I see that:
For a cycle graph $n\ge3$, $C_3$ has $1$ independent set, $C_4$ has $2$ independent set, $C_5$ s set, $C_6$ $3$ set, $C_7$ $3$ set, $C_8$ $4$ set, $C_9$ $4$ set.
I can't show this trend as an equation or a mathematic expression. Is it possible to show in one?
I assume that ‘s’ is a typo for $2$ as the size of a maximal independent set in $C_5$.

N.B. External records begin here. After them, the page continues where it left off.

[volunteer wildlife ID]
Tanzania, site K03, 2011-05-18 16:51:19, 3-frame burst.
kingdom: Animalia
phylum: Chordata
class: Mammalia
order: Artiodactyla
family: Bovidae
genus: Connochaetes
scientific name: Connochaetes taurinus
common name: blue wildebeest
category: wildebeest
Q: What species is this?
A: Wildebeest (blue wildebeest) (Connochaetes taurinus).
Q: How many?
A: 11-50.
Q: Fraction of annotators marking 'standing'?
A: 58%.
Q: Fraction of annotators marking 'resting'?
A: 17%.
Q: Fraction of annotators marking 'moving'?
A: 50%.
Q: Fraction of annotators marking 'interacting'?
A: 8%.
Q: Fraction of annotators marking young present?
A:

If $i(n)$ is the maximal size of an independent set of vertices in $C_n$, you have:
$$\begin{array}{rcc} n:&3&4&5&6&7&8&9\\ i(n):&1&2&2&3&3&4&4 \end{array}$$
You can express this in many ways. The most straightforward is simply to use a two-part definition:
$$i(n)=\begin{cases}\frac{n}2,&\text{if }n\text{ is even}\\\\ \frac{n-1}2,&\text{if }n\text{ is odd}\;.\end{cases}$$
If you know the floor function, also called the greatest integer function, you can simply write
$$i(n)=\left\lfloor\frac{n}2\right\rfloor\;.$$
Other ways are more complicated. For instance, you can easily check that
$$i(n)=\frac12\left(n-\frac{1-(-1)^n}2\right)$$
gives the same result as the two-part definition, though I don’t recommend using this form!